Excerpt:
▽

Senate Proposes $4 Billion December Revenue Package, but Assembly Won’t Go That High, Sources Say

The Senate has proposed raising $4 billion in revenue before the end of the year, but the Assembly is unwilling go much higher than $2 billion, sources say.

Akash Mehta   ·   December 17, 2020
A number of observers said they were genuinely confused by the positions Heastie has taken. | The Governor's Press Office

In negotiations between the leadership of New York’s two legislative chambers, the Senate has proposed reconvening the legislature this month to pass taxes and other revenue raisers that would bring in as much as $4 billion in new revenue—but Assembly Speaker Carl Heastie is pushing for a more conservative package that would raise closer to $2 billion, sources familiar with negotiations told New York Focus.


Both chambers have proposed reconvening the legislature to pass a personal income tax increase on millionaires. But the Senate has proposed a host of smaller revenue raisers in addition, sources said, while the Assembly has insisted that a December revenue package only include the income tax increase.


And in another major area of contention, the Senate’s proposal would retroactively apply the personal income tax hike to 2020 while the Assembly’s proposal would only apply to 2021. Heastie has argued that taxing 2020 income would be unconstitutional.


It’s far from inevitable that the chambers will broker a deal before the end of the year.


"The Assembly is unwilling to consider retroactivity or anything other than a PIT increase, right now, which limits the ability to raise the kind of revenue that is necessary," said a source who asked not to be named. “It might not be possible to get consensus on a big enough revenue package to justify doing something now as opposed to marshaling our efforts for early next year.”


“The Senate is in a better place but not the place advocates want to be, and the Assembly is in a horrible place. Carl is just in a bad place. He’s in a bad place on everything. And I’ve heard he’s talking to Cuomo,” said Cea Weaver, campaign coordinator of the Housing Justice for All coalition.


Progressive advocates and legislators have pushed for $10 billion in new revenue in an emergency December session, and ramped up the effort publicly in a joint social media campaign yesterday. Weaver said she doesn’t know whether advocates would support a $4 billion package, even if the Assembly agreed to it.


“Two, we’d be mad, and we’re asking for ten. Four, five and six are confusing—I’m not sure what we would do. The truth is, ten is already a compromise when the State is in a $15 billion hole,” Weaver said.


As the Wall Street Journal and Spectrum News have reported, the Senate has proposed raising the personal income tax on New Yorkers making more than $2 million, while the Assembly has proposed raising the tax on New Yorkers making more than $1 million.


But the income threshold is likely not what’s holding up a deal, sources said, as the Senate would lower their proposed threshold if the total revenue package were substantial enough.


One source said they had heard that the additional revenue items in the Senate’s proposal might be taxing mezzanine debt, raising corporate taxes, and speeding up licenses for casinos. Another source said that a pièd-a-terre tax and the authorization of mobile sports betting might be part of the mix. Mike Murphy, the Senate Democratic conference’s communications director, declined to comment on which revenue-raisers were in play.


Heastie’s proposed personal income tax increase—the single revenue-raiser he supports passing in December—would not apply to 2020 income, sources said. Raven Brown, a spokesperson for Heastie, did not respond to multiple requests for comment.

△

Collected data:

▽

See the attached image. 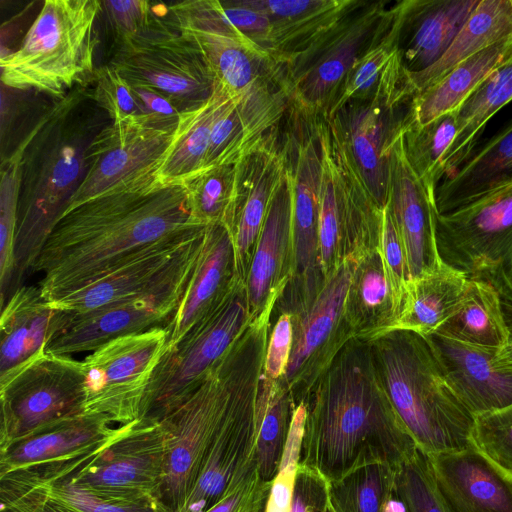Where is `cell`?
Instances as JSON below:
<instances>
[{"instance_id": "e0dca14e", "label": "cell", "mask_w": 512, "mask_h": 512, "mask_svg": "<svg viewBox=\"0 0 512 512\" xmlns=\"http://www.w3.org/2000/svg\"><path fill=\"white\" fill-rule=\"evenodd\" d=\"M178 121L148 113L111 121L102 128L87 149L85 176L65 211L155 174L173 141Z\"/></svg>"}, {"instance_id": "836d02e7", "label": "cell", "mask_w": 512, "mask_h": 512, "mask_svg": "<svg viewBox=\"0 0 512 512\" xmlns=\"http://www.w3.org/2000/svg\"><path fill=\"white\" fill-rule=\"evenodd\" d=\"M344 309L356 339L370 341L395 324L398 312L379 249L356 260Z\"/></svg>"}, {"instance_id": "f6af8a7d", "label": "cell", "mask_w": 512, "mask_h": 512, "mask_svg": "<svg viewBox=\"0 0 512 512\" xmlns=\"http://www.w3.org/2000/svg\"><path fill=\"white\" fill-rule=\"evenodd\" d=\"M236 183V164L203 169L183 184L193 220L203 226L226 225Z\"/></svg>"}, {"instance_id": "816d5d0a", "label": "cell", "mask_w": 512, "mask_h": 512, "mask_svg": "<svg viewBox=\"0 0 512 512\" xmlns=\"http://www.w3.org/2000/svg\"><path fill=\"white\" fill-rule=\"evenodd\" d=\"M1 477V510L6 512H66L47 494L29 470L14 471Z\"/></svg>"}, {"instance_id": "74e56055", "label": "cell", "mask_w": 512, "mask_h": 512, "mask_svg": "<svg viewBox=\"0 0 512 512\" xmlns=\"http://www.w3.org/2000/svg\"><path fill=\"white\" fill-rule=\"evenodd\" d=\"M512 100V60L494 70L455 110L456 135L440 166V181L472 155L491 117Z\"/></svg>"}, {"instance_id": "7c38bea8", "label": "cell", "mask_w": 512, "mask_h": 512, "mask_svg": "<svg viewBox=\"0 0 512 512\" xmlns=\"http://www.w3.org/2000/svg\"><path fill=\"white\" fill-rule=\"evenodd\" d=\"M167 436L160 419L124 424L122 433L102 450L56 476L112 501L163 502Z\"/></svg>"}, {"instance_id": "d590c367", "label": "cell", "mask_w": 512, "mask_h": 512, "mask_svg": "<svg viewBox=\"0 0 512 512\" xmlns=\"http://www.w3.org/2000/svg\"><path fill=\"white\" fill-rule=\"evenodd\" d=\"M512 60V37L465 59L439 81L416 95L411 124L424 125L455 111L497 68Z\"/></svg>"}, {"instance_id": "4dcf8cb0", "label": "cell", "mask_w": 512, "mask_h": 512, "mask_svg": "<svg viewBox=\"0 0 512 512\" xmlns=\"http://www.w3.org/2000/svg\"><path fill=\"white\" fill-rule=\"evenodd\" d=\"M66 312L47 301L38 285H23L1 307L0 377L43 352L63 327Z\"/></svg>"}, {"instance_id": "30bf717a", "label": "cell", "mask_w": 512, "mask_h": 512, "mask_svg": "<svg viewBox=\"0 0 512 512\" xmlns=\"http://www.w3.org/2000/svg\"><path fill=\"white\" fill-rule=\"evenodd\" d=\"M0 453L85 414L82 363L43 352L0 377Z\"/></svg>"}, {"instance_id": "5bb4252c", "label": "cell", "mask_w": 512, "mask_h": 512, "mask_svg": "<svg viewBox=\"0 0 512 512\" xmlns=\"http://www.w3.org/2000/svg\"><path fill=\"white\" fill-rule=\"evenodd\" d=\"M132 87L170 99L180 112L212 95L215 79L196 46L153 13L148 26L118 43L110 63Z\"/></svg>"}, {"instance_id": "9f6ffc18", "label": "cell", "mask_w": 512, "mask_h": 512, "mask_svg": "<svg viewBox=\"0 0 512 512\" xmlns=\"http://www.w3.org/2000/svg\"><path fill=\"white\" fill-rule=\"evenodd\" d=\"M220 2L232 25L251 42L269 54L271 23L268 16L251 5L248 0Z\"/></svg>"}, {"instance_id": "be15d7a7", "label": "cell", "mask_w": 512, "mask_h": 512, "mask_svg": "<svg viewBox=\"0 0 512 512\" xmlns=\"http://www.w3.org/2000/svg\"><path fill=\"white\" fill-rule=\"evenodd\" d=\"M324 512H336V510L333 508L329 500L327 501V505Z\"/></svg>"}, {"instance_id": "9c48e42d", "label": "cell", "mask_w": 512, "mask_h": 512, "mask_svg": "<svg viewBox=\"0 0 512 512\" xmlns=\"http://www.w3.org/2000/svg\"><path fill=\"white\" fill-rule=\"evenodd\" d=\"M250 322L246 287L238 278L211 312L176 345L165 348L146 390L140 419H161L182 404Z\"/></svg>"}, {"instance_id": "7dc6e473", "label": "cell", "mask_w": 512, "mask_h": 512, "mask_svg": "<svg viewBox=\"0 0 512 512\" xmlns=\"http://www.w3.org/2000/svg\"><path fill=\"white\" fill-rule=\"evenodd\" d=\"M32 472L47 494L66 512H172L164 502L127 503L101 498L70 480L47 479Z\"/></svg>"}, {"instance_id": "4fadbf2b", "label": "cell", "mask_w": 512, "mask_h": 512, "mask_svg": "<svg viewBox=\"0 0 512 512\" xmlns=\"http://www.w3.org/2000/svg\"><path fill=\"white\" fill-rule=\"evenodd\" d=\"M236 340L199 387L160 419L167 436L162 500L172 512L178 510L189 495L225 415L235 373Z\"/></svg>"}, {"instance_id": "7bdbcfd3", "label": "cell", "mask_w": 512, "mask_h": 512, "mask_svg": "<svg viewBox=\"0 0 512 512\" xmlns=\"http://www.w3.org/2000/svg\"><path fill=\"white\" fill-rule=\"evenodd\" d=\"M456 135L455 111L424 124H410L403 133L406 159L414 173L434 195L440 182L442 159Z\"/></svg>"}, {"instance_id": "cb8c5ba5", "label": "cell", "mask_w": 512, "mask_h": 512, "mask_svg": "<svg viewBox=\"0 0 512 512\" xmlns=\"http://www.w3.org/2000/svg\"><path fill=\"white\" fill-rule=\"evenodd\" d=\"M403 133L390 152L386 206L402 241L412 280L432 271L442 260L435 235L434 195L409 165L403 148Z\"/></svg>"}, {"instance_id": "83f0119b", "label": "cell", "mask_w": 512, "mask_h": 512, "mask_svg": "<svg viewBox=\"0 0 512 512\" xmlns=\"http://www.w3.org/2000/svg\"><path fill=\"white\" fill-rule=\"evenodd\" d=\"M427 456L453 512H512V478L474 447Z\"/></svg>"}, {"instance_id": "d6a6232c", "label": "cell", "mask_w": 512, "mask_h": 512, "mask_svg": "<svg viewBox=\"0 0 512 512\" xmlns=\"http://www.w3.org/2000/svg\"><path fill=\"white\" fill-rule=\"evenodd\" d=\"M512 179V120L434 191L438 214H447Z\"/></svg>"}, {"instance_id": "3957f363", "label": "cell", "mask_w": 512, "mask_h": 512, "mask_svg": "<svg viewBox=\"0 0 512 512\" xmlns=\"http://www.w3.org/2000/svg\"><path fill=\"white\" fill-rule=\"evenodd\" d=\"M384 390L426 455L473 447L474 415L449 385L427 337L392 330L368 341Z\"/></svg>"}, {"instance_id": "f35d334b", "label": "cell", "mask_w": 512, "mask_h": 512, "mask_svg": "<svg viewBox=\"0 0 512 512\" xmlns=\"http://www.w3.org/2000/svg\"><path fill=\"white\" fill-rule=\"evenodd\" d=\"M512 37V0H480L444 56L427 70L409 75L415 91L427 89L456 65Z\"/></svg>"}, {"instance_id": "d6986e66", "label": "cell", "mask_w": 512, "mask_h": 512, "mask_svg": "<svg viewBox=\"0 0 512 512\" xmlns=\"http://www.w3.org/2000/svg\"><path fill=\"white\" fill-rule=\"evenodd\" d=\"M355 262H343L311 301L290 313L292 347L283 379L295 407L306 403L319 378L354 338L344 307Z\"/></svg>"}, {"instance_id": "ffe728a7", "label": "cell", "mask_w": 512, "mask_h": 512, "mask_svg": "<svg viewBox=\"0 0 512 512\" xmlns=\"http://www.w3.org/2000/svg\"><path fill=\"white\" fill-rule=\"evenodd\" d=\"M172 24L198 49L215 82L237 97L257 82L283 76L268 53L240 33L218 0H189L169 7Z\"/></svg>"}, {"instance_id": "6f0895ef", "label": "cell", "mask_w": 512, "mask_h": 512, "mask_svg": "<svg viewBox=\"0 0 512 512\" xmlns=\"http://www.w3.org/2000/svg\"><path fill=\"white\" fill-rule=\"evenodd\" d=\"M292 337L291 314L280 312L271 328L263 366V374L268 379L276 381L284 377L291 353Z\"/></svg>"}, {"instance_id": "c3c4849f", "label": "cell", "mask_w": 512, "mask_h": 512, "mask_svg": "<svg viewBox=\"0 0 512 512\" xmlns=\"http://www.w3.org/2000/svg\"><path fill=\"white\" fill-rule=\"evenodd\" d=\"M472 444L512 478V404L474 416Z\"/></svg>"}, {"instance_id": "277c9868", "label": "cell", "mask_w": 512, "mask_h": 512, "mask_svg": "<svg viewBox=\"0 0 512 512\" xmlns=\"http://www.w3.org/2000/svg\"><path fill=\"white\" fill-rule=\"evenodd\" d=\"M77 98L62 103L38 123L35 147L40 162L22 163L14 274L9 296L23 286L55 223L67 209L86 173V152L101 129L75 113Z\"/></svg>"}, {"instance_id": "2e32d148", "label": "cell", "mask_w": 512, "mask_h": 512, "mask_svg": "<svg viewBox=\"0 0 512 512\" xmlns=\"http://www.w3.org/2000/svg\"><path fill=\"white\" fill-rule=\"evenodd\" d=\"M167 338L166 327H154L115 338L81 360L85 414L102 415L120 425L140 419Z\"/></svg>"}, {"instance_id": "52a82bcc", "label": "cell", "mask_w": 512, "mask_h": 512, "mask_svg": "<svg viewBox=\"0 0 512 512\" xmlns=\"http://www.w3.org/2000/svg\"><path fill=\"white\" fill-rule=\"evenodd\" d=\"M282 134L292 192L294 267L275 308L291 313L311 301L325 278L320 263L319 210L322 155L319 116L291 104Z\"/></svg>"}, {"instance_id": "ee69618b", "label": "cell", "mask_w": 512, "mask_h": 512, "mask_svg": "<svg viewBox=\"0 0 512 512\" xmlns=\"http://www.w3.org/2000/svg\"><path fill=\"white\" fill-rule=\"evenodd\" d=\"M36 132V126L24 142L3 162L0 183V292L1 307L8 299L13 274L18 222V205L25 150Z\"/></svg>"}, {"instance_id": "681fc988", "label": "cell", "mask_w": 512, "mask_h": 512, "mask_svg": "<svg viewBox=\"0 0 512 512\" xmlns=\"http://www.w3.org/2000/svg\"><path fill=\"white\" fill-rule=\"evenodd\" d=\"M306 419V404L295 407L278 472L272 481L265 512H290Z\"/></svg>"}, {"instance_id": "1f68e13d", "label": "cell", "mask_w": 512, "mask_h": 512, "mask_svg": "<svg viewBox=\"0 0 512 512\" xmlns=\"http://www.w3.org/2000/svg\"><path fill=\"white\" fill-rule=\"evenodd\" d=\"M271 23L269 54L282 67L335 24L359 0H248Z\"/></svg>"}, {"instance_id": "ab89813d", "label": "cell", "mask_w": 512, "mask_h": 512, "mask_svg": "<svg viewBox=\"0 0 512 512\" xmlns=\"http://www.w3.org/2000/svg\"><path fill=\"white\" fill-rule=\"evenodd\" d=\"M435 333L499 351L510 336L501 296L487 282L469 279L460 305Z\"/></svg>"}, {"instance_id": "9a60e30c", "label": "cell", "mask_w": 512, "mask_h": 512, "mask_svg": "<svg viewBox=\"0 0 512 512\" xmlns=\"http://www.w3.org/2000/svg\"><path fill=\"white\" fill-rule=\"evenodd\" d=\"M204 238L205 233L168 276L146 293L83 314L66 312L63 327L50 339L45 351L69 356L92 352L115 338L167 327L183 300Z\"/></svg>"}, {"instance_id": "e575fe53", "label": "cell", "mask_w": 512, "mask_h": 512, "mask_svg": "<svg viewBox=\"0 0 512 512\" xmlns=\"http://www.w3.org/2000/svg\"><path fill=\"white\" fill-rule=\"evenodd\" d=\"M468 284L464 273L441 261L408 282L401 312L390 331L409 330L425 337L435 333L456 311Z\"/></svg>"}, {"instance_id": "484cf974", "label": "cell", "mask_w": 512, "mask_h": 512, "mask_svg": "<svg viewBox=\"0 0 512 512\" xmlns=\"http://www.w3.org/2000/svg\"><path fill=\"white\" fill-rule=\"evenodd\" d=\"M293 267L292 192L287 169L268 208L245 280L251 321L275 309Z\"/></svg>"}, {"instance_id": "d4e9b609", "label": "cell", "mask_w": 512, "mask_h": 512, "mask_svg": "<svg viewBox=\"0 0 512 512\" xmlns=\"http://www.w3.org/2000/svg\"><path fill=\"white\" fill-rule=\"evenodd\" d=\"M480 0H403L393 5L392 26L409 75L427 70L447 52Z\"/></svg>"}, {"instance_id": "680465c9", "label": "cell", "mask_w": 512, "mask_h": 512, "mask_svg": "<svg viewBox=\"0 0 512 512\" xmlns=\"http://www.w3.org/2000/svg\"><path fill=\"white\" fill-rule=\"evenodd\" d=\"M328 481L316 471L299 464L290 512H324Z\"/></svg>"}, {"instance_id": "f5cc1de1", "label": "cell", "mask_w": 512, "mask_h": 512, "mask_svg": "<svg viewBox=\"0 0 512 512\" xmlns=\"http://www.w3.org/2000/svg\"><path fill=\"white\" fill-rule=\"evenodd\" d=\"M271 484L260 478L253 456L235 475L223 497L206 512H265Z\"/></svg>"}, {"instance_id": "bcb514c9", "label": "cell", "mask_w": 512, "mask_h": 512, "mask_svg": "<svg viewBox=\"0 0 512 512\" xmlns=\"http://www.w3.org/2000/svg\"><path fill=\"white\" fill-rule=\"evenodd\" d=\"M395 498L405 512H453L436 483L428 456L418 448L396 468Z\"/></svg>"}, {"instance_id": "91938a15", "label": "cell", "mask_w": 512, "mask_h": 512, "mask_svg": "<svg viewBox=\"0 0 512 512\" xmlns=\"http://www.w3.org/2000/svg\"><path fill=\"white\" fill-rule=\"evenodd\" d=\"M132 88L136 97L148 113L168 120H179L181 112L165 95L148 88Z\"/></svg>"}, {"instance_id": "ac0fdd59", "label": "cell", "mask_w": 512, "mask_h": 512, "mask_svg": "<svg viewBox=\"0 0 512 512\" xmlns=\"http://www.w3.org/2000/svg\"><path fill=\"white\" fill-rule=\"evenodd\" d=\"M415 97L399 92L353 99L325 119L381 209L388 200L390 152L411 124Z\"/></svg>"}, {"instance_id": "6da1fadb", "label": "cell", "mask_w": 512, "mask_h": 512, "mask_svg": "<svg viewBox=\"0 0 512 512\" xmlns=\"http://www.w3.org/2000/svg\"><path fill=\"white\" fill-rule=\"evenodd\" d=\"M196 225L184 184H162L148 175L65 211L31 273L42 275L37 285L55 302L133 251Z\"/></svg>"}, {"instance_id": "603a6c76", "label": "cell", "mask_w": 512, "mask_h": 512, "mask_svg": "<svg viewBox=\"0 0 512 512\" xmlns=\"http://www.w3.org/2000/svg\"><path fill=\"white\" fill-rule=\"evenodd\" d=\"M290 106L283 76L263 79L230 97L213 124L203 169L236 164L252 153L279 128Z\"/></svg>"}, {"instance_id": "8d00e7d4", "label": "cell", "mask_w": 512, "mask_h": 512, "mask_svg": "<svg viewBox=\"0 0 512 512\" xmlns=\"http://www.w3.org/2000/svg\"><path fill=\"white\" fill-rule=\"evenodd\" d=\"M230 97L232 95L215 82L208 100L180 113L173 141L155 173L160 183L183 184L203 170L213 124Z\"/></svg>"}, {"instance_id": "5b68a950", "label": "cell", "mask_w": 512, "mask_h": 512, "mask_svg": "<svg viewBox=\"0 0 512 512\" xmlns=\"http://www.w3.org/2000/svg\"><path fill=\"white\" fill-rule=\"evenodd\" d=\"M98 0H46L20 47L1 56V81L59 97L94 74Z\"/></svg>"}, {"instance_id": "f546056e", "label": "cell", "mask_w": 512, "mask_h": 512, "mask_svg": "<svg viewBox=\"0 0 512 512\" xmlns=\"http://www.w3.org/2000/svg\"><path fill=\"white\" fill-rule=\"evenodd\" d=\"M232 237L222 224L206 227L204 244L183 300L169 325L166 348L176 345L228 294L236 280Z\"/></svg>"}, {"instance_id": "94428289", "label": "cell", "mask_w": 512, "mask_h": 512, "mask_svg": "<svg viewBox=\"0 0 512 512\" xmlns=\"http://www.w3.org/2000/svg\"><path fill=\"white\" fill-rule=\"evenodd\" d=\"M509 329V339L505 346L498 351L495 361L499 367L512 370V327L509 326Z\"/></svg>"}, {"instance_id": "11a10c76", "label": "cell", "mask_w": 512, "mask_h": 512, "mask_svg": "<svg viewBox=\"0 0 512 512\" xmlns=\"http://www.w3.org/2000/svg\"><path fill=\"white\" fill-rule=\"evenodd\" d=\"M102 6L114 30L117 43L140 33L148 26L153 15L150 3L143 0L103 1Z\"/></svg>"}, {"instance_id": "db71d44e", "label": "cell", "mask_w": 512, "mask_h": 512, "mask_svg": "<svg viewBox=\"0 0 512 512\" xmlns=\"http://www.w3.org/2000/svg\"><path fill=\"white\" fill-rule=\"evenodd\" d=\"M379 251L399 316L407 285L411 278L406 253L387 206L383 208L382 212V234Z\"/></svg>"}, {"instance_id": "6125c7cd", "label": "cell", "mask_w": 512, "mask_h": 512, "mask_svg": "<svg viewBox=\"0 0 512 512\" xmlns=\"http://www.w3.org/2000/svg\"><path fill=\"white\" fill-rule=\"evenodd\" d=\"M384 512H405V510L401 502L394 497L388 502Z\"/></svg>"}, {"instance_id": "f907efd6", "label": "cell", "mask_w": 512, "mask_h": 512, "mask_svg": "<svg viewBox=\"0 0 512 512\" xmlns=\"http://www.w3.org/2000/svg\"><path fill=\"white\" fill-rule=\"evenodd\" d=\"M93 78V99L112 122L148 114L131 85L111 64L97 68Z\"/></svg>"}, {"instance_id": "7a4b0ae2", "label": "cell", "mask_w": 512, "mask_h": 512, "mask_svg": "<svg viewBox=\"0 0 512 512\" xmlns=\"http://www.w3.org/2000/svg\"><path fill=\"white\" fill-rule=\"evenodd\" d=\"M305 404L299 464L328 483L370 462L398 466L417 449L384 390L368 341L351 339Z\"/></svg>"}, {"instance_id": "b9f144b4", "label": "cell", "mask_w": 512, "mask_h": 512, "mask_svg": "<svg viewBox=\"0 0 512 512\" xmlns=\"http://www.w3.org/2000/svg\"><path fill=\"white\" fill-rule=\"evenodd\" d=\"M396 468L387 461L360 465L328 483V500L336 512H384L395 497Z\"/></svg>"}, {"instance_id": "f1b7e54d", "label": "cell", "mask_w": 512, "mask_h": 512, "mask_svg": "<svg viewBox=\"0 0 512 512\" xmlns=\"http://www.w3.org/2000/svg\"><path fill=\"white\" fill-rule=\"evenodd\" d=\"M111 423L105 416L84 414L18 442L0 453V475L95 454L122 433L124 425L113 427Z\"/></svg>"}, {"instance_id": "8992f818", "label": "cell", "mask_w": 512, "mask_h": 512, "mask_svg": "<svg viewBox=\"0 0 512 512\" xmlns=\"http://www.w3.org/2000/svg\"><path fill=\"white\" fill-rule=\"evenodd\" d=\"M385 0L361 1L282 67L291 103L325 118L356 61L380 41L392 19Z\"/></svg>"}, {"instance_id": "7402d4cb", "label": "cell", "mask_w": 512, "mask_h": 512, "mask_svg": "<svg viewBox=\"0 0 512 512\" xmlns=\"http://www.w3.org/2000/svg\"><path fill=\"white\" fill-rule=\"evenodd\" d=\"M286 171L279 128L236 163L234 198L225 227L233 241L237 276L244 284L268 208Z\"/></svg>"}, {"instance_id": "44dd1931", "label": "cell", "mask_w": 512, "mask_h": 512, "mask_svg": "<svg viewBox=\"0 0 512 512\" xmlns=\"http://www.w3.org/2000/svg\"><path fill=\"white\" fill-rule=\"evenodd\" d=\"M207 226H191L147 244L118 261L105 273L55 302L69 314H83L154 288L205 233Z\"/></svg>"}, {"instance_id": "ba28073f", "label": "cell", "mask_w": 512, "mask_h": 512, "mask_svg": "<svg viewBox=\"0 0 512 512\" xmlns=\"http://www.w3.org/2000/svg\"><path fill=\"white\" fill-rule=\"evenodd\" d=\"M441 260L492 285L512 305V179L447 214H435Z\"/></svg>"}, {"instance_id": "8fae6325", "label": "cell", "mask_w": 512, "mask_h": 512, "mask_svg": "<svg viewBox=\"0 0 512 512\" xmlns=\"http://www.w3.org/2000/svg\"><path fill=\"white\" fill-rule=\"evenodd\" d=\"M318 130L322 155L319 249L327 280L343 262L379 249L382 209L355 170L337 159L329 125L320 116Z\"/></svg>"}, {"instance_id": "4316f807", "label": "cell", "mask_w": 512, "mask_h": 512, "mask_svg": "<svg viewBox=\"0 0 512 512\" xmlns=\"http://www.w3.org/2000/svg\"><path fill=\"white\" fill-rule=\"evenodd\" d=\"M426 337L449 385L474 416L512 404V370L496 364L498 350L462 343L436 333Z\"/></svg>"}, {"instance_id": "60d3db41", "label": "cell", "mask_w": 512, "mask_h": 512, "mask_svg": "<svg viewBox=\"0 0 512 512\" xmlns=\"http://www.w3.org/2000/svg\"><path fill=\"white\" fill-rule=\"evenodd\" d=\"M258 398L262 415L254 456L260 478L272 482L281 463L295 405L284 379L272 381L263 372Z\"/></svg>"}, {"instance_id": "e7e4bbea", "label": "cell", "mask_w": 512, "mask_h": 512, "mask_svg": "<svg viewBox=\"0 0 512 512\" xmlns=\"http://www.w3.org/2000/svg\"><path fill=\"white\" fill-rule=\"evenodd\" d=\"M1 512H6V511H4V510H1Z\"/></svg>"}]
</instances>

△

Instructions:
• a. List the additional revenue-raisers that sources said might be part of the Senate's proposal in the article on the December revenue negotiations.
• b. Please continue the article on the December revenue negotiations from its last sentence.

Outputs in order:
• a.
- Taxing mezzanine debt
- Raising corporate taxes
- Speeding up licenses for casinos
- A pièd-a-terre tax
- The authorization of mobile sports betting

• b.
Heastie has said publicly that he believes the state constitution bars retroactive tax increases, explaining why he has advocated reconvening before the end of the year in order to raise taxes on next year’s income. He has offered the same rationale for opposing the Senate’s proposal to raise taxes on 2020 income, sources said.


Asked about Heastie’s argument, four tax experts told New York Focus that it doesn’t hold water. Some noted that the state had retroactively raised taxes as recently as 2009.


James Wetzler, the state tax commissioner during Mario Cuomo’s administration, told New York Focus that he saw no legal obstacles to taxing 2020 income, while noting that there were “practical questions” of tax flight and cash flow for people who have already estimated their tax burdens.


“In terms of what’s legally permissible, I think you can change the laws as long as they haven’t filed a tax return,” Wetzler said. “The state has enacted retroactive income tax increases. I don’t know that anyone’s ever raised a question about that. I’m not exactly sure why the speaker’s raising that issue now.”


“The cases that I’ve seen where taxpayers have successfully challenged retroactive tax legislation involve very different circumstances than what seems to be under discussion now, but of course political actors can/will exploit that ambiguity to advance their own preferences for the timing of legislation,” wrote Kirk Stark, a UCLA tax law professor, in an email.


“One year or less [of retroactivity] has always been ruled to be fine,” said Indiana University tax scholar David Gamage, adding that legal challenges could not be mounted until after the state collects taxes. “You can’t challenge the constitutionality of a tax before paying tax. Congress and state legislatures don’t want frivolous challenges to prevent tax collection.”


As rumors flew and tensions escalated, rank-and-file legislators in both chambers expressed frustration at being left out of the loop. “The hardest part of the whole conversation is it’s all happening behind closed doors. So there's all this he said, she said stuff, and everything’s swirling because no one really knows what’s happening,” one Assemblymember said.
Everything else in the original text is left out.